One of the biggest tests of your business isn't how it runs when you're there. It's how it runs when you're not.

Summer vacation season is here, and whether you have a team or you're a solopreneur, taking time away requires a little planning.

If You Have a Team

Successful vacations start long before you leave. If your team relies on you to answer every question and solve every problem, the week before your vacation is too late to fix that.

Months before you leave, start encouraging independent decision-making. When someone brings you a problem, don't immediately give them the answer. Ask them what they think. Help them work through it.

Create systems. Document recurring processes. Make it easy for people to find answers without you.

And here's the hard part: they may make decisions you wouldn't have made, and that's okay.

I know it can feel scary to leave, but if you never go, your team will never learn that they can do it without you. In my experience, you take a deep breath, trust your team, and it'll go just fine.

If You're a Solopreneur

Vacation looks a little different when you're the entire company.

When I was running Erin's Faces by myself, I continued taking orders while I was away, but I clearly communicated exactly what customers could expect. Orders placed between June 20 and June 27, for example, would begin shipping on June 30. And that information should be everywhere: in a banner at the top of your website, at checkout, and in the order confirmation email customers receive after placing their order.

I continued to check customer service emails once a day. As a one-person operation, I felt it was important to make sure no urgent questions were sitting unanswered, so I'd carve out 20 minutes or so to review emails and respond as needed. It's much easier to stay on top of things as they come in than return to a week's worth of customer questions all at once.

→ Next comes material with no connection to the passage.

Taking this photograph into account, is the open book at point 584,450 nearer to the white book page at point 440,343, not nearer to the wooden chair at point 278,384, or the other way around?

And lastly, make sure you have time blocked off when you return. You'll need dedicated hours to process the orders that came in while you were away and get everything shipped out.

The Goal

The goal is to build a business that can survive without you for a week (or more).

If you have a team, vacations help build independence, confidence, and trust. If you're a solopreneur, they help you create the habit of stepping away while continuing to take care of your customers through clear communication.

Taking time away makes you a better leader, a better business owner, and a happier human being. So take the vacation!